Tribunal Administratif de Dijon, 19/09/2024, n° 2403051
Ce qu'il faut retenir
Le tribunal a jugé que le courrier du 5 août 2024, qui se limitait à une « réponse d’attente », ne constituait pas une décision administrative définitive et n’engageait donc aucun grief. En conséquence, la requête d’excès de pouvoir de Mme A a été déclarée irrecevable. Ce principe, applicable à tout acte administratif, indique que seules les décisions explicites (ou implicites) peuvent être contestées devant le juge administratif.
Analyse générée automatiquement : vérifiez toujours sur le document source avant de vous en prévaloir.

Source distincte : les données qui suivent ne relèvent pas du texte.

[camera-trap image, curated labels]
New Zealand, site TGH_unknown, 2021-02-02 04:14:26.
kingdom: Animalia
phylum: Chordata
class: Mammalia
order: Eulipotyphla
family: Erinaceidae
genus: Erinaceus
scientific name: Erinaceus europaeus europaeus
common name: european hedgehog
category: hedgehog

Type de recours / résumé officiel
Excès de pouvoir
Texte intégral de la décisiondéplier
Vu la procédure suivante :
Par une requête, enregistrée le 6 septembre 2024, Mme B A demande au tribunal :
1°) d'annuler le courrier du 5 août 2024 par lequel le directeur de l'EHPAD " Les jardins des Laignes " a répondu à sa demande tendant au bénéfice de la NBI au titre du décret n° 93-92 du 19 janvier 1993 ;
2°) d'enjoindre au directeur de l'EHPAD " Les jardins des Laignes ", d'une part, de " reprendre une décision concernant " sa " situation statutaire " dans un délai de deux semaines à compter de la notification de la décision juridictionnelle et sous astreinte de 80 euros par jour de retard et, d'autre part, de lui verser la NBI sollicitée majorée des intérêts au taux légal et de la capitalisation des intérêts.
Vu les pièces du dossier.
Vu :
- le code général de la fonction publique ;
- le décret n° 93-92 du 19 janvier 1993 relatif à la nouvelle bonification indiciaire attachée à des emplois occupés par certains personnels de la fonction publique hospitalière ;
- le code de justice administrative.
Considérant ce qui suit :
1. Aux termes de l'article R. 222-1 du code de justice administrative : " () les présidents de formation de jugement des tribunaux () peuvent, par ordonnance : () 4° Rejeter les requêtes manifestement irrecevables, lorsque la juridiction n'est pas tenue d'inviter leur auteur à les régulariser ou qu'elles n'ont pas été régularisées à l'expiration du délai imparti par une demande en ce sens () ".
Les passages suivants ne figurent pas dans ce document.